En cualquier caso, la presencia de Nacho es apenas un dato anecdótico y pintoresco y, seguramente, pasajero. Porque el problema permanente y de fondo es la llegada para quedarse de los barbáricos tártaros y nacionalistas de diferente calibre. Blue Meanies de regreso en Pepperland a los que los estadistas europeos de diferente signo democrático intentan rodear y aislar con un “cordón sanitario” no queriendo pensar e intentando no ver que no llegan en plan al ataque sino como elegidos por los votantes. Y Rodríguez no pudo evitar pensar en todo eso mientras leía Autumn, de Ali Smith (gran escritora escocesa, súper-star en su idioma pero de escasa traducción al español), a la que muchos han considerado como “la primera novela del Brexit”. Allí, la madre de la protagonista –agotada por tanto conflicto interno y fractura social– se desespera con un “Estoy cansada de las noticias, estoy cansada de que informen espectacularmente sobre cosas que no lo son y se refieran a cuestiones graves de manera tan simplista. Estoy cansada del vitriolo. Estoy cansada de la ira. Estoy cansada de la maldad. Estoy cansada del egoísmo. Estoy cansada de que no hagamos nada para detener todo esto. Estoy cansada de cómo lo alentamos. Estoy cansada de toda la violencia que hay y de toda la violencia por llegar, que ya está en camino, que no ha ocurrido aún. Estoy cansada de los mentirosos. Estoy cansada de los santificados mentirosos. Estoy cansada de todas las mentiras que permitieron que todo esto sucediese. Estoy cansada de tener que preguntarme si lo hicieron a propósito o porque son estúpidos. Estoy cansada de los gobiernos que mienten. Estoy cansada de que a la gente ya no le preocupe el que le mientan. Estoy cansada de sentir tanto temor. Estoy cansada de tanta animosidad. Estoy cansada de tanta pusilanimosidad”. A lo que su hija le dice: “No creo que pusilanimosidad sea una palabra correcta”. “Estoy cansada de no saber las palabras correctas”, retruca la madre en el acto.
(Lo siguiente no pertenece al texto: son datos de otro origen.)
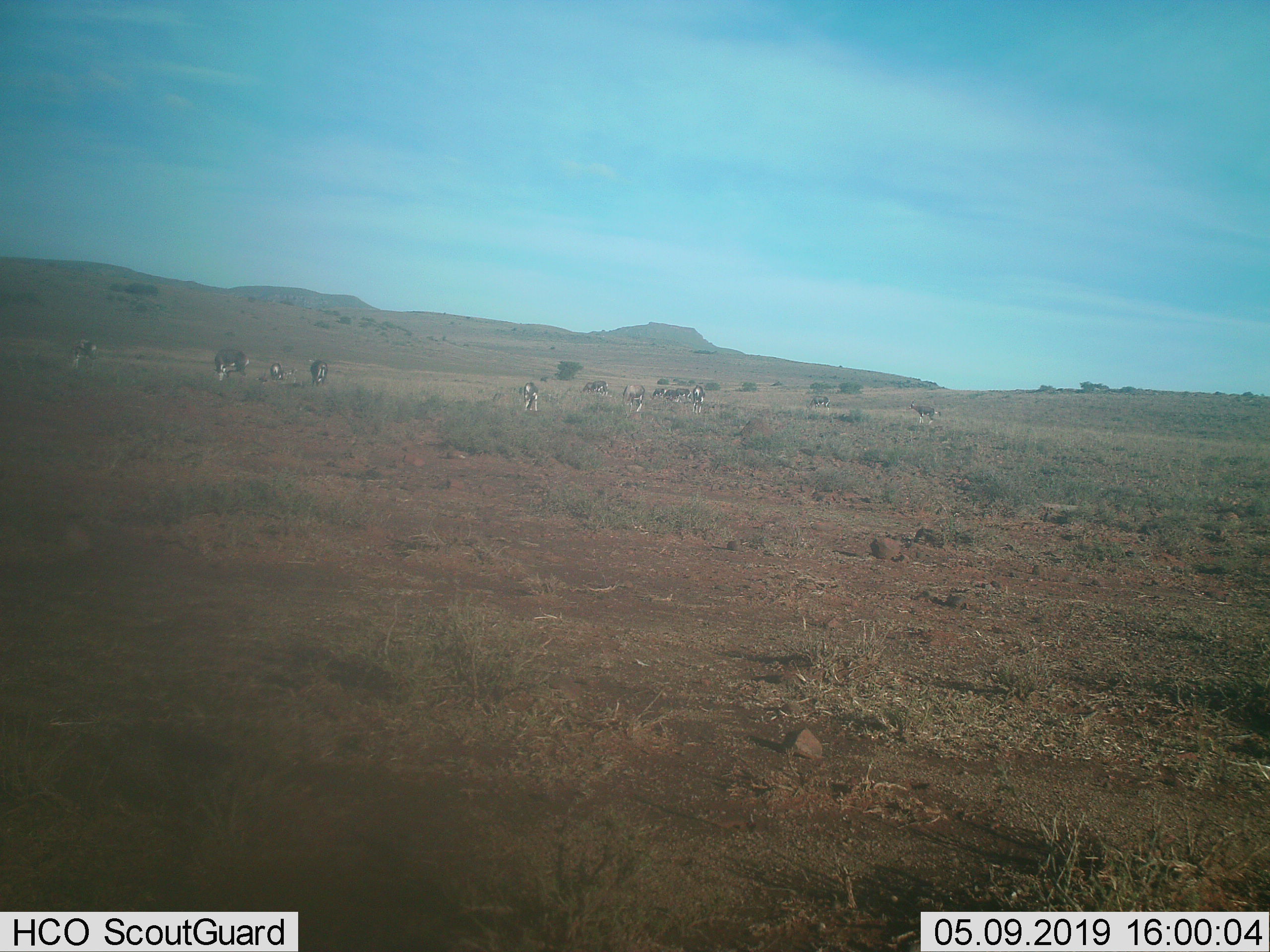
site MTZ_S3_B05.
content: unidentified animal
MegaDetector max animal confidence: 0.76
Y el hastío no sabe de fronteras y Rodríguez entiende a la perfección cómo se siente esa mujer a la que –aunque sólo la conozca por sus letras– siente más próxima que tantas otras, como su ex esposa y su ex hija, que, apenas, sólo lo dejan sin palabras.
TRES Y las palabras que Sánchez citó correctamente pero confundiendo autor –página 48 de Manual de resistencia y que ahora utilizan como motivo de burla los seguramente tan letrados y cultos políticos de la oposición– eran “Cómo decíamos ayer...” y son allí invocadas en el contexto de nuestro héroe recuperando la capitanía del PSOE luego de haber sido expulsado y dado por muerto. También, sus rivales le recomiendan que vaya embalando el colchón. Rodríguez también tiene colchón nuevo pero se teme que lo suyo va para largo, para siempre. “Como diremos mañana...”, piensa chocando en vano sus zapatitos no de rubí sino de bisutería. Y hay noches en las que Rodríguez juguetea con la idea de atarse para no amanecer –y suele ocurrirle cada vez más seguido– como caído de la cama, con el ánimo por los suelos ante tanta pusilanimosidad, y tan cansado de no estar en Kansas.